=== Begin Enclosure ===

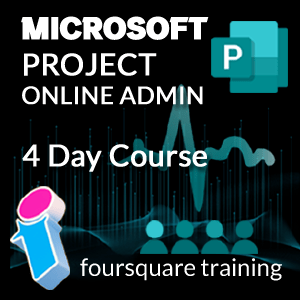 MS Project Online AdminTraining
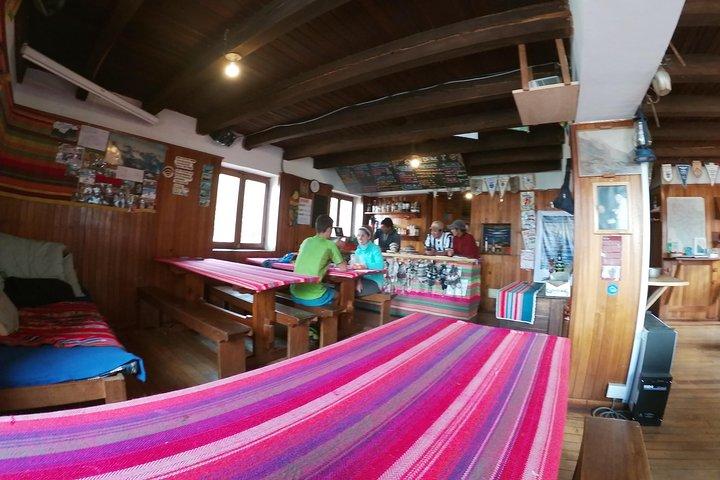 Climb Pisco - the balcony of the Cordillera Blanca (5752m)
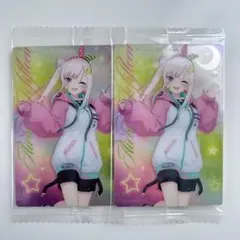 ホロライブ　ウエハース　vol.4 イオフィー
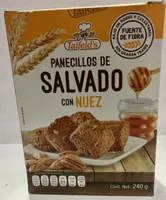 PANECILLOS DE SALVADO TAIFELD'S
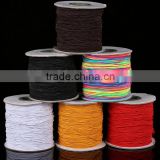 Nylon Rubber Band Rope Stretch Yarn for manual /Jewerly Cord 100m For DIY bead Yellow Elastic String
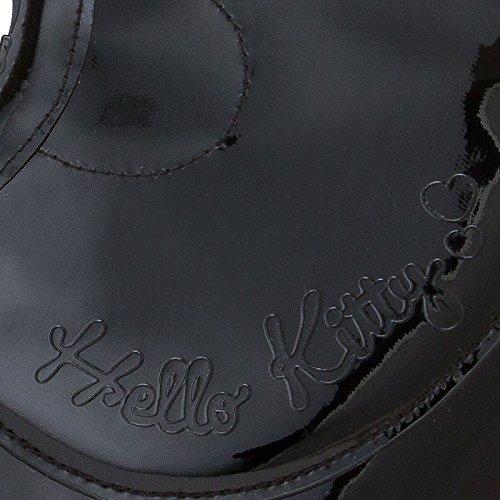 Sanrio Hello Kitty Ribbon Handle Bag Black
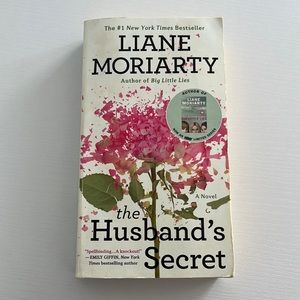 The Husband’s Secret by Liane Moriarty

=== End Enclosure ===

• Task description:
Reproduce the seven items above word for word, with only the text and no pictures.

• Result below:
 MS Project Online AdminTraining
 Climb Pisco - the balcony of the Cordillera Blanca (5752m)
 ホロライブ　ウエハース　vol.4 イオフィー
 PANECILLOS DE SALVADO TAIFELD'S
 Nylon Rubber Band Rope Stretch Yarn for manual /Jewerly Cord 100m For DIY bead Yellow Elastic String
 Sanrio Hello Kitty Ribbon Handle Bag Black
 The Husband’s Secret by Liane Moriarty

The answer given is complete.